*** TEXTAUSZUG

Satire an: Kaum hat sich Bundeskanzler Olaf Scholz in den Urlaub verabschiedet, wird sein Appell für mehr Toleranz und Respekt für unterschiedliche Lebenswege und mehr Gelassenheit im Umgang miteinander südlich von Berlin auf eine harte Probe gestellt. Eine Löwin durchstreift Wälder und Wiesen rund um Kleinmachnow, und setzt an zum Sprung in die Hauptstadt.
Michael Grubert, Bürgermeister der Gemeinde Kleinmachnow, äußert vor laufender Kamera, dass er sich durchaus vorstellen könne, wie manch Berliner und Brandenburger nun denke: „Ja, klar, das reiche Kleinmachnow wieder – gut möglich, dass da jemand eine Löwin hält“.
Der Ruf der Wildnis: Gut gebrüllt, Löwe!
Als ernstzunehmende Indizien werden eine (!) umgestürzte Mülltonne und mehrere ramponierte Autos gedeutet. Ein formvollendeter Jaguar fiel der vermeintlichen Löwin dabei offensichtlich nicht zum Opfer. Ein kampfbetont-nächtlicher Raubkatzenjammer vor der eigenen Haustür hätte die stolzen Besitzer der Nobel-Karossen mit Sicherheit aus dem Schlafsessel gerissen.

******
*** EXTRAHIERTE DATENSÄTZE

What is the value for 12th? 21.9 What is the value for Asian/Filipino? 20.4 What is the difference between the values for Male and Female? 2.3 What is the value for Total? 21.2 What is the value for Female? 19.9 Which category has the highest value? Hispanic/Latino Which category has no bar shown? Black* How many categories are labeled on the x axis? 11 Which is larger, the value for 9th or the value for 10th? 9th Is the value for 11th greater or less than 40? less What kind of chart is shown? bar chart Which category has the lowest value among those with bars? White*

******
*** EXTRAHIERTE DATENSÄTZE

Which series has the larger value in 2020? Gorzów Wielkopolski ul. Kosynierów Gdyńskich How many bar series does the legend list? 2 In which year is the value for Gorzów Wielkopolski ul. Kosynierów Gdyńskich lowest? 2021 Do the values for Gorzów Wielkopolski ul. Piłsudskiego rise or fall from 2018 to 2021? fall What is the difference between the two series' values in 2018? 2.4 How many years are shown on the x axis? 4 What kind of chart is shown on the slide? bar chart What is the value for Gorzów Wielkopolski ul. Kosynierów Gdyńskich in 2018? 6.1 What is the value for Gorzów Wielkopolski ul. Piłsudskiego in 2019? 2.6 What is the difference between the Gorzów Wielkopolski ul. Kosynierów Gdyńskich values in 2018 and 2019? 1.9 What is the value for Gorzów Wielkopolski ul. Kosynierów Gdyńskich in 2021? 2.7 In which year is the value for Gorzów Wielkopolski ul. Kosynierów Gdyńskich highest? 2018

******

- **AUFGABE A**
Welche Dinge fordert Olaf Scholz laut dem Text über die Löwin bei Kleinmachnow in seinem Appell? Führen Sie jedes einzeln auf.
- **AUFGABE B**
Beantworten Sie anhand des Textes über die Löwin bei Kleinmachnow die folgenden Fragen:
(i) Welches Amt bekleidet Michael Grubert?
(ii) Welche Gebiete durchstreift die Löwin?
(iii) Welches Fahrzeug fiel der vermeintlichen Löwin nicht zum Opfer?
- **AUFGABE C**
Führen Sie den Text über die Löwin bei Kleinmachnow im selben satirischen Ton um einige Sätze fort, anschließend an seinen letzten Satz.

- **ANTWORT A**
mehr Toleranz
Respekt für unterschiedliche Lebenswege
mehr Gelassenheit im Umgang miteinander

- **ANTWORT B**
(i) Bürgermeister der Gemeinde Kleinmachnow
(ii) Wälder und Wiesen rund um Kleinmachnow
(iii) ein formvollendeter Jaguar

- **ANTWORT C**
Apropos: Die mutmaßliche Löwin soll zudem eine waschechte Wildsau gerissen und komplett verspeist haben. Ein derart blutrünstiges Schauspiel hinterlasse für gewöhnlich Spuren. Nur eben nicht in Kleinmachnow, befürchten Skeptiker. Und auch sonst finden sich weit und breit kein verletzt verendeter, einheimischer Schwarzkittel oder andere bedauernswert schweinische Überreste. Da hat das Schwein wohl Schwein gehabt. Denn vorsätzlich lupenreine Tatortreinigung kann man selbst Raubkatzen trotz nachgesagter Reinlichkeit beim besten Willen nicht unterstellen.
Löwen-Apotheken geraten ins Visier der Suchtrupps
Ungeklärt ist bislang, ob möglicherweise einer der angrenzenden „Löwen-Apotheken“ in Spandau, Reinickendorf, Friedrichshain oder Potsdam das Maskottchen/Hauskätzchen in der Nacht zum Donnerstag abhandengekommen ist.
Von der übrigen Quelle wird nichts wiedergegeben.